Linda Cuttone/Sports Vue images
Playing inspired soccer, by far it's best soccer of the FIFA Confederations Cup, the United States recorded an improbable 3-0 Group B victory over Egypt to advance to the semifinals of the tournament.
The Americans got some help from Brazil, who routed Italy 3-0 in the other Group match, in booking their Wednesday medal-round matchup against European champions Spain, winners of Group A.
The U.S., which played poorly at times and dropped its first two games of the tournament, needed at least a 3-0 win to move on. The Americans lost to Italy, 3-1, and were embarrassed by Brazil, 3-0.
The U.S., Italy and Egypt finished with 1-2 records, Brazil winning the group at 3-0-0.
The Americans advanced over Italy on the second tiebreaker, goals scored. Both teams had a minus-two goal differential, but the U.S. scored four goals to Italy's three. Egypt finished at minus 3.
Charlie Davies, Michael Bradley and Clint Dempsey scored for the U.S. Dempsey's 71st-minute header put the U.S. over the top.
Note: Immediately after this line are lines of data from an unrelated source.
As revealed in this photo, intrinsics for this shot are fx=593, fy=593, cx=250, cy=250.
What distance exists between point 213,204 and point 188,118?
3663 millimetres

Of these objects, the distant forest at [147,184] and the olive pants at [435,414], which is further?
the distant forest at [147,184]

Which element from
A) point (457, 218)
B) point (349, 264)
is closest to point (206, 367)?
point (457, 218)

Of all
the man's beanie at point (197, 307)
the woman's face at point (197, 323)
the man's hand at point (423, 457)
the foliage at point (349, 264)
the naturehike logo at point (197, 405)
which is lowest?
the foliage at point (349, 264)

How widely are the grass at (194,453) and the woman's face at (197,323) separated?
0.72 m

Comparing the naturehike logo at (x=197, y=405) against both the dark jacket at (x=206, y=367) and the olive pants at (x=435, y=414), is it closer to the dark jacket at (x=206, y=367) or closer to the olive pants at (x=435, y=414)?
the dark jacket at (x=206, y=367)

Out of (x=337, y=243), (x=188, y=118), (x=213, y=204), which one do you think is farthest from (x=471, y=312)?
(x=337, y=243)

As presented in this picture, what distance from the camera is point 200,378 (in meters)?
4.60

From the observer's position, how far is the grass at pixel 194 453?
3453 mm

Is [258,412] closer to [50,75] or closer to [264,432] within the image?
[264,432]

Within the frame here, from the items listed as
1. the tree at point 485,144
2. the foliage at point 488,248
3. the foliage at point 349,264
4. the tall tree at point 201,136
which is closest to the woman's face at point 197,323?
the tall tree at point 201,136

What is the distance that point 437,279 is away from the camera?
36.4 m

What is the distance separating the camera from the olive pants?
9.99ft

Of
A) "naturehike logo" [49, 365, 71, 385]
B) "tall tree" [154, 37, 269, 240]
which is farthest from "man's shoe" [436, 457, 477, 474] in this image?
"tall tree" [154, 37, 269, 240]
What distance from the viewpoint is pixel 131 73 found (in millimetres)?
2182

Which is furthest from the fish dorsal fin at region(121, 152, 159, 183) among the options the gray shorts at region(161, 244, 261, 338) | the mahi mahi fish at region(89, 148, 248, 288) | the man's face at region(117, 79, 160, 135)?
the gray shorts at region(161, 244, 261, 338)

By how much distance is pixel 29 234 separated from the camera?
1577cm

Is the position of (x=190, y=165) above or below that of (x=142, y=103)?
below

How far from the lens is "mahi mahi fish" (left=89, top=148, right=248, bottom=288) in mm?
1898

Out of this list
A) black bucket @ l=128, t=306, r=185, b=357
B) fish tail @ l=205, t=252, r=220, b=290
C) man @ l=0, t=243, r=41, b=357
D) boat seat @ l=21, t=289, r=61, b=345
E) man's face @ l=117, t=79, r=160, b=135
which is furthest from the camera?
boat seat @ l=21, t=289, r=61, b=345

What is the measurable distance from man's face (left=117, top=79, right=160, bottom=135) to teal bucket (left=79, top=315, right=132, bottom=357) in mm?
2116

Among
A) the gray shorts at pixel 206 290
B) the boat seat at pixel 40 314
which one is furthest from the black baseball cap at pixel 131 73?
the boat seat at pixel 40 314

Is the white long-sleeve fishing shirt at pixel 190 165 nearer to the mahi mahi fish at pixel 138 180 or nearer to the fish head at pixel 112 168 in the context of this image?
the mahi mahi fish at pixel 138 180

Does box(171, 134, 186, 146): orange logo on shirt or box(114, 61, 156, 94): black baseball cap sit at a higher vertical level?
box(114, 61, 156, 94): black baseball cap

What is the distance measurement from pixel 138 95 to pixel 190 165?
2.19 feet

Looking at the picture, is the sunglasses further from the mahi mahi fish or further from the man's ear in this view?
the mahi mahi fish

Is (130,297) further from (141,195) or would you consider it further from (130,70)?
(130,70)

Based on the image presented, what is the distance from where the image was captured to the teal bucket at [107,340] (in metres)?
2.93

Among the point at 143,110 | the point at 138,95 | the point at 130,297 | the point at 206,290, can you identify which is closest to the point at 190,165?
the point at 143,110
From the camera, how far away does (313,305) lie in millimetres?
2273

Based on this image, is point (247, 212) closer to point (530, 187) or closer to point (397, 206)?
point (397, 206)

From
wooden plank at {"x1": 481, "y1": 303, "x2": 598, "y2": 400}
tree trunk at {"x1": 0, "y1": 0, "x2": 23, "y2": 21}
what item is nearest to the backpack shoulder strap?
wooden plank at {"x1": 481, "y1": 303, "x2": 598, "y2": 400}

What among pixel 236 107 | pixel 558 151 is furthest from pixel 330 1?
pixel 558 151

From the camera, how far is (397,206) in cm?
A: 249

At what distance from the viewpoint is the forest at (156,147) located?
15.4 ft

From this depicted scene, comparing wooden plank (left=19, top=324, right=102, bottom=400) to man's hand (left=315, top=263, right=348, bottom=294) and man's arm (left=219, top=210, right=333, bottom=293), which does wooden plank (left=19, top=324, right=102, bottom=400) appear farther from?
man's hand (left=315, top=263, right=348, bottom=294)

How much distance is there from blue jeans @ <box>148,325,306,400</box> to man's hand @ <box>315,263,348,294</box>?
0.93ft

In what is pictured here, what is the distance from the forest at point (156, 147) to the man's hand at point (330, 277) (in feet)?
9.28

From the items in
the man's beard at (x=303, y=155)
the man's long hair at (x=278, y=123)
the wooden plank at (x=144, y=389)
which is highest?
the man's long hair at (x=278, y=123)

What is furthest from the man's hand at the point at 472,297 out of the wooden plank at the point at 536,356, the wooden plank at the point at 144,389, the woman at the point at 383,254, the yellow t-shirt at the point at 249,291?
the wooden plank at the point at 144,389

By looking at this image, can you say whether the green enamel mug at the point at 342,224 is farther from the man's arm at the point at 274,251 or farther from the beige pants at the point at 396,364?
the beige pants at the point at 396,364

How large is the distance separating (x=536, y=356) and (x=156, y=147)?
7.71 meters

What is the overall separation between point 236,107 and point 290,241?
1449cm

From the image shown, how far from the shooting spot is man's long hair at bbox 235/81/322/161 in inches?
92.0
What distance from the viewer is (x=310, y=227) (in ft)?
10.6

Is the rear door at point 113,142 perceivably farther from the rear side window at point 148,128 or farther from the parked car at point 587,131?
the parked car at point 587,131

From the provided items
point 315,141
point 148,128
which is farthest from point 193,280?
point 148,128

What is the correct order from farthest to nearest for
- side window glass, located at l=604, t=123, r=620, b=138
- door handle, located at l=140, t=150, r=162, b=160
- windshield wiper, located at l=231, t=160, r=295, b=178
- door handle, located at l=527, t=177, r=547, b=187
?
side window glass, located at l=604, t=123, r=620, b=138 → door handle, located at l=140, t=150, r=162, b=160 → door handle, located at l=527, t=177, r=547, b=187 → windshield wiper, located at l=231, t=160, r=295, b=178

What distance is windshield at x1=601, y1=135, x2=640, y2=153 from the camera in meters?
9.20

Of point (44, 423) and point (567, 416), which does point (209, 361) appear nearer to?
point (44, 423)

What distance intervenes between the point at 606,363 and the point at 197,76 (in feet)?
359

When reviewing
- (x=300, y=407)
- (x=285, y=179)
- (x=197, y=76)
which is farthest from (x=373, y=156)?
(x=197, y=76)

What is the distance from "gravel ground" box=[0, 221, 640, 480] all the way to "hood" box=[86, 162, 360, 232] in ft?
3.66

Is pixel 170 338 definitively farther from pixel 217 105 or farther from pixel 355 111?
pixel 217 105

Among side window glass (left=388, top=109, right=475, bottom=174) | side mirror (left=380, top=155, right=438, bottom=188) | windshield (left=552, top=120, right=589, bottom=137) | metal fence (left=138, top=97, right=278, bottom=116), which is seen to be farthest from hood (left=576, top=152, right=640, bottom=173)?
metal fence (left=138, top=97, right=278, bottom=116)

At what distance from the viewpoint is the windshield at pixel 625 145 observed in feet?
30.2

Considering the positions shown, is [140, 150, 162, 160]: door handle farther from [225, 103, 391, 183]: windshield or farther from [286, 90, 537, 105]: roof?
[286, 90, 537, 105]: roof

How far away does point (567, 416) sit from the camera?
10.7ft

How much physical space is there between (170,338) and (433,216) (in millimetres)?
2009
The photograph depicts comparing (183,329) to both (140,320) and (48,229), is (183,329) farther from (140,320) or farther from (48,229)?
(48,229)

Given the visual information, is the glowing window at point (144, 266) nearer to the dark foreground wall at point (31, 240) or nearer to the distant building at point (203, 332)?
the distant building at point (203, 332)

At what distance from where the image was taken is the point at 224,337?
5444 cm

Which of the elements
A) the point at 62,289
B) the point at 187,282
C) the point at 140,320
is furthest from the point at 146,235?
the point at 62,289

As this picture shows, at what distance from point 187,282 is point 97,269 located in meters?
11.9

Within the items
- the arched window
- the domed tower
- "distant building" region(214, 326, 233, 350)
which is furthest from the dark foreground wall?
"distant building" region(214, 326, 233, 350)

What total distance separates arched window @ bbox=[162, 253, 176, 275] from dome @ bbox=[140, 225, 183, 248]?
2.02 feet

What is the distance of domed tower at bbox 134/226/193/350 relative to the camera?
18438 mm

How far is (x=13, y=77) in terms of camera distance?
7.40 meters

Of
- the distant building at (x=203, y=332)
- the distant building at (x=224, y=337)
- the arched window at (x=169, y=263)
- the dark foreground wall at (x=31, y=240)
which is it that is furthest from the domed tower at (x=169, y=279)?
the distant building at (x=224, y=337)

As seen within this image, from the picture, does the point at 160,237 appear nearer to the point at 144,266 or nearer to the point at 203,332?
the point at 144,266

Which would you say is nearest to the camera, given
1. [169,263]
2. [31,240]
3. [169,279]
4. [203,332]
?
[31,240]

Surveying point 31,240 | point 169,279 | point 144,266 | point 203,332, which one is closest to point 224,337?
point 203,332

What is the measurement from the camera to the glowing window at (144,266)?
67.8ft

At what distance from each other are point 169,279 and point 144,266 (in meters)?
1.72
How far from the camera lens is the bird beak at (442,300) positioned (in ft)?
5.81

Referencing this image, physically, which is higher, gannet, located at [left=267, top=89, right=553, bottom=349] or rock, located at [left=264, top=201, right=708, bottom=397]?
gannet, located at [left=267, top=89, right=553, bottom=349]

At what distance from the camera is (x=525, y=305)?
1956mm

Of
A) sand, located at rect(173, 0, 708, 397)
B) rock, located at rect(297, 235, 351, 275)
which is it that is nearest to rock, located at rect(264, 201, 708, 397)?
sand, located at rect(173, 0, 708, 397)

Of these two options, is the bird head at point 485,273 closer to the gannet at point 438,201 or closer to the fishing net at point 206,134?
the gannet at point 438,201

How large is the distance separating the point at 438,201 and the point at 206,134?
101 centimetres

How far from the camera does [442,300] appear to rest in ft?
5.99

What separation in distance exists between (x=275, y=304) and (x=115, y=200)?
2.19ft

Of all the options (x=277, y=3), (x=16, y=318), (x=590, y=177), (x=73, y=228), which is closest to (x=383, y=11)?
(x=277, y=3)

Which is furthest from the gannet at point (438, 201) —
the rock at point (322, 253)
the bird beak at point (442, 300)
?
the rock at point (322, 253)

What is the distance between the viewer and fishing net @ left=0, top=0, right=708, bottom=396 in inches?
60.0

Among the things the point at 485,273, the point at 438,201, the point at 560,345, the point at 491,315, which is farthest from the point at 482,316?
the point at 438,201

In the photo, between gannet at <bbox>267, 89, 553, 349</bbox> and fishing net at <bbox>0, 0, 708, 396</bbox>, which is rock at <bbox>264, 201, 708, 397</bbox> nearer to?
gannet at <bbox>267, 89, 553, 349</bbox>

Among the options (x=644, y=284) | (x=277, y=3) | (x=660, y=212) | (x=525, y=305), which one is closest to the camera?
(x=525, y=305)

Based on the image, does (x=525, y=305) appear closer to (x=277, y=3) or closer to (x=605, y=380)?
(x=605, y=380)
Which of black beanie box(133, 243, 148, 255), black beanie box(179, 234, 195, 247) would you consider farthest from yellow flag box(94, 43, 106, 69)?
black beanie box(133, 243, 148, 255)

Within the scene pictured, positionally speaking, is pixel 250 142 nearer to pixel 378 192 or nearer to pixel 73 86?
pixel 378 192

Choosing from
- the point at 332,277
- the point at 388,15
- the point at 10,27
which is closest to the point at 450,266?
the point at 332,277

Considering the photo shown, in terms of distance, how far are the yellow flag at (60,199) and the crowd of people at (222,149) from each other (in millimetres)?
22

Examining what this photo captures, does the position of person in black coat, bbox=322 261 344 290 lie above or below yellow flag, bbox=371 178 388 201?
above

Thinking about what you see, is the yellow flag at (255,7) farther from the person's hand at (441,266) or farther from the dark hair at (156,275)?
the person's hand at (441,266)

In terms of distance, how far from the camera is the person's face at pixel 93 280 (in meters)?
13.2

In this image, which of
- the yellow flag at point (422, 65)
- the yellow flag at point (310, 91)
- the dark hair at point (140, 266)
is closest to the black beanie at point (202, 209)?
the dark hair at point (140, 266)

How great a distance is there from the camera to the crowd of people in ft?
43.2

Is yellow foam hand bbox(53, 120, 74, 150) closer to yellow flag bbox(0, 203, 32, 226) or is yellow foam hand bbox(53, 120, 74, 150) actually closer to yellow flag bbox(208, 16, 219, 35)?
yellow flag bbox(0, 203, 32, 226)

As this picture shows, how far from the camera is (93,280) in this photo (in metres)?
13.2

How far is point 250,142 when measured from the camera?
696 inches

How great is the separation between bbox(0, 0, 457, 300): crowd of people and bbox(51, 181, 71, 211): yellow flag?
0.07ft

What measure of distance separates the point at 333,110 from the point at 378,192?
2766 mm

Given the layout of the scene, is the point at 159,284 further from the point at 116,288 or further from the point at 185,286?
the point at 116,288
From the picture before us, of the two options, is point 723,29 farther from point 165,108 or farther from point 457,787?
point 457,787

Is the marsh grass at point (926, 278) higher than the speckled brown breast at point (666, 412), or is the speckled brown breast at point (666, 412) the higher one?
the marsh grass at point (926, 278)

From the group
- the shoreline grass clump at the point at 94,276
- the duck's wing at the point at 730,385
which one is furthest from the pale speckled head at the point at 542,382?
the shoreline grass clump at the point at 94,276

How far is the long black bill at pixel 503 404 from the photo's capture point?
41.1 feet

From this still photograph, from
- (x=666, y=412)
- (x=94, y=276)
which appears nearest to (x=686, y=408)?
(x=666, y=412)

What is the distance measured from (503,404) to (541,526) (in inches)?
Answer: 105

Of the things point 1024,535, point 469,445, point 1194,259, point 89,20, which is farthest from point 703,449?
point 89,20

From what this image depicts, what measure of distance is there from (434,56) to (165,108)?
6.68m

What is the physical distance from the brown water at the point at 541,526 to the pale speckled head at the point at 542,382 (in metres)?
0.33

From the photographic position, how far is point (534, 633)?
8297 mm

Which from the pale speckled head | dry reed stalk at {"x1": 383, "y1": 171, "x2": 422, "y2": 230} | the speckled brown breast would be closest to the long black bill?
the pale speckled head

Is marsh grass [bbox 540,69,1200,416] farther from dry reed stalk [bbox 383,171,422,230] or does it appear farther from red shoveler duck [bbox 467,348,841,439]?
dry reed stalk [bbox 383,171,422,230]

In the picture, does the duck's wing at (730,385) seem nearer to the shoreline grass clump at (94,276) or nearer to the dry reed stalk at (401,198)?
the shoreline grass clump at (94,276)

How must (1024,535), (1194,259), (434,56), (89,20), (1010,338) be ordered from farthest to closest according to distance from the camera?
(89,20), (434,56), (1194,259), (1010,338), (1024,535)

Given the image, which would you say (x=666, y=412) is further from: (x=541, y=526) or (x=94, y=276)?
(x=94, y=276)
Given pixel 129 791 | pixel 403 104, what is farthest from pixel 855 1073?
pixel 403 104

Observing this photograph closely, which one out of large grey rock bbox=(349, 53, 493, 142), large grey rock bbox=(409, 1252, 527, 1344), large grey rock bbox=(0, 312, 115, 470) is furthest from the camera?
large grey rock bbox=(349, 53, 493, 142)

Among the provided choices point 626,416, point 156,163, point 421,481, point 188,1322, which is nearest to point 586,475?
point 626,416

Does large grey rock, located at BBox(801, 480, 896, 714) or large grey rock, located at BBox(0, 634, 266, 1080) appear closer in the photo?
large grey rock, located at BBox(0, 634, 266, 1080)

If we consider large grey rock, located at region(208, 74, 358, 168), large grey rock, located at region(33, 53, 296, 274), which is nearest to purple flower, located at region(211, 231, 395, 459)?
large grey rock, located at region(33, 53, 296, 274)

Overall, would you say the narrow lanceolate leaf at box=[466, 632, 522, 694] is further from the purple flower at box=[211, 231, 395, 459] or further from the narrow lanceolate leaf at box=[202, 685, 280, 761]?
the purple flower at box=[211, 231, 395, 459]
After a slow start, which saw Egypt snap off two quick shots in the first two minutes and that brought back bad memories of the Brazil loss, the U.S. team regained its composure and started to move up and attack.
Through sheer will and determination, the Americans struck first during a scramble in the 22nd minute. Fullback Jonathan Bornstein started the scoring sequence with a throw-in to Jozy Altidore on the left side. Altidore sent a low cross to Charlie Davies at the near post. A scramble ensued and Egyptian defender Ahmed Fathi hit his goalkeeper, Essam El Hadary in the head while he was on the ground. Davies hustled to keep the ball in play and with Hani Said and Fathi surrounding him, he managed to knock the ball off Hadary's head into the net.
It was the U.S.'s first goal in the run of play in five matches, and Davies' second international goal.
Hadary was attended to by medical officials, forcing four minutes of first-half stoppage time. He wore a head bandage the rest of the match.
Goalkeeper Brad Guzan, who got the starting nod in goal over Tim Howard, made a key save in the 22nd minute, using both hands to knock away Mohamed Aboutrika's shot in the penalty area.
The U.S. probably kicked itself going into the locker room at halftime because of the abundance of chances they could have put away.
Dempsey had a one-bounce free kick to Hadary in the sixth minute. Ricardo Clark fired wide right from 25 yards less than a minute later.
Michael Bradley fired a long shot that Hadary knocked away with one hand in the 14th minute. Two minutes later, Landon Donovan motored down the left side with the ball and appeared to try to cross it to Altidore, who stopped as the ball bounced harmlessly through the penalty area. There must have been a miscommunication between the two players.
The Americans thought they should have been awarded a penalty kick in the 52nd minute. Altidore blasted a 12-yard shot that Hadary saved. The ball richocheted off to Said, who was guarding the right post. The ball went off Said's arm and chest. Altidore rasied his hands, signifying a hand ball, but referee Michael Hester thought otherwise. It could have been a red card and a penalty kick for the U.S.
The U.S. made it 2-0 in the 62nd minute on a nifty give-and-go between Bradley and Donovan in the penalty area. Bradley slid into Donovan's short pass from the left side.
As the play was developing, Egypt coach Hassan Shehata threw a plastic water bottle onto the field that right fullback Jonathan Spector threw off the pitch. No action was taken by Hester or the game officials.
The Americans reached 3-0 in the 71st minute. This time Spector sent a 40-yard right-wing cross into the area that Dempsey headed home from seven yards at the far post.